In any case, if you're bored and want to hear some excerpts from this program, we discussed it on a local radio station recently, and it's now available on podcast.  We recorded two programs that morning, so I think it's listed as "Winter Containers" on the website.  My guess is that the container program will show up there soon.

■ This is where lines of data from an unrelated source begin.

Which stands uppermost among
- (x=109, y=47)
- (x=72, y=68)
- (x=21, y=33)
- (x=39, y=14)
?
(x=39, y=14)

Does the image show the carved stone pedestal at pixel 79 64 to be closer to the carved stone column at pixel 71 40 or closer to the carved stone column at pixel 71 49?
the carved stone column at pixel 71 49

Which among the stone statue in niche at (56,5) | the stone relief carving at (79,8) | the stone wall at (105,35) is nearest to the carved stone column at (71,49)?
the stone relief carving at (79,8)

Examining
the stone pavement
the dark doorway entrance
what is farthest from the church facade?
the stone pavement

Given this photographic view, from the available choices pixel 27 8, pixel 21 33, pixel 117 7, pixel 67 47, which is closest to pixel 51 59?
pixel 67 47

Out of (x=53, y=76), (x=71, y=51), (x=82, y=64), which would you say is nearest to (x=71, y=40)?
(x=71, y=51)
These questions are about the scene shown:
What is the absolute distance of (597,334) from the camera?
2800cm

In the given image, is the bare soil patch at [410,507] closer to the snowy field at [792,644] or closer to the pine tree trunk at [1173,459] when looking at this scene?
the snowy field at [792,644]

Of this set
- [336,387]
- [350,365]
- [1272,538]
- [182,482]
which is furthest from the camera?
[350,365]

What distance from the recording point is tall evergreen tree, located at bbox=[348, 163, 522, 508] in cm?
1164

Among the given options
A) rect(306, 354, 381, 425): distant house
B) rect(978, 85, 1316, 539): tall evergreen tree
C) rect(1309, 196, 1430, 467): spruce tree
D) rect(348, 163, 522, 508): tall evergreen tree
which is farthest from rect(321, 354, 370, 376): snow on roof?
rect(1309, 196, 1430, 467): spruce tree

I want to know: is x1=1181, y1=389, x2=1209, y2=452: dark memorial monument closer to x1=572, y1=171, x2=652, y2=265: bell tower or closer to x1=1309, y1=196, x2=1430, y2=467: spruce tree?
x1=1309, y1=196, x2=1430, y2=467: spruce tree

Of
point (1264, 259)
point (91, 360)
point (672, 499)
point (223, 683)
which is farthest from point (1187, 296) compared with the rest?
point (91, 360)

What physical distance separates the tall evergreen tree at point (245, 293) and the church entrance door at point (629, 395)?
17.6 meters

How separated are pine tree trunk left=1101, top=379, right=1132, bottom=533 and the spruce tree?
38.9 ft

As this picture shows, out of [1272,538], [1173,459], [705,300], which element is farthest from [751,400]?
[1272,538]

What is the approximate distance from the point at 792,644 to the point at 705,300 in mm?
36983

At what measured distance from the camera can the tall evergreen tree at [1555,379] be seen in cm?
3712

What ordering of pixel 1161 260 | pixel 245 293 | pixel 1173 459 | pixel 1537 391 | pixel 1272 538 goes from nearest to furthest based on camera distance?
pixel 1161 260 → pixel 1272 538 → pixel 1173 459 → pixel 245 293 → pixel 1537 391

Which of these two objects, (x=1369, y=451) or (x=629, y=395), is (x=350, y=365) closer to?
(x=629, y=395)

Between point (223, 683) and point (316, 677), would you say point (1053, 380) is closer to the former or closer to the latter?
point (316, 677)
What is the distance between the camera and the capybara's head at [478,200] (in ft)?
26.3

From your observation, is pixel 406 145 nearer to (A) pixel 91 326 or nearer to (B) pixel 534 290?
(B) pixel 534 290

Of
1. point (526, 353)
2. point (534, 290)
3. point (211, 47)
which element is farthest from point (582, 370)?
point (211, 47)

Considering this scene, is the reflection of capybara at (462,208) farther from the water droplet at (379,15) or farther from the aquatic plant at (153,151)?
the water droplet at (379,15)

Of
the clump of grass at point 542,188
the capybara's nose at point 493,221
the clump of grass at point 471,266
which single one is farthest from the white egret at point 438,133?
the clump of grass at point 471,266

http://www.radiosandysprings.com/showpages/mastergardener.php

Saturday, September 15, 2012

A Late Summer Container for Shade

 
I honestly tried to upload this photo because I've been having such difficulty getting Blogspot to accept photos I've always been able to upload.   Since this photo seemed to work, I figured I would just let it stay.
 
This photo isn't the best quality, since it was taken with my phone a couple of days ago, but I think the container has handled the Atlanta summer heat really well.
 
It is in what I would call "bright shade," since the driveway where this is positioned has a bright white finish on it, and when the sun hits this pavement, it is almost painful for humans.  This collection of three containers doesn't get direct sun, but it gets a ton of indirect light from that reflection.
 
The large fern is an Australian tree fern, that came to me in a 3 gallon container in April.  I learned from my grower that the trick to these guys is to NEVER let them dry out.  They can take a ton of heat and are even ok with a fair amount of sun, but the water has to be there all the time.  We also fertilizer all of the tropicals really heavily (high nitrogen) all summer.
 
The other plants that stand out are "Kong Rose" coleus, Alpinia (Shell Ginger, which never blooms, but has great foliage), Kimberly Queen fern, Farfugium, Browallia, and Pseudoanthemum.  If you want specific cultivars, let me know and I'll find that information in my files.
 
Hopefully this breakthrough with the photo means I'm back up and running on the blog!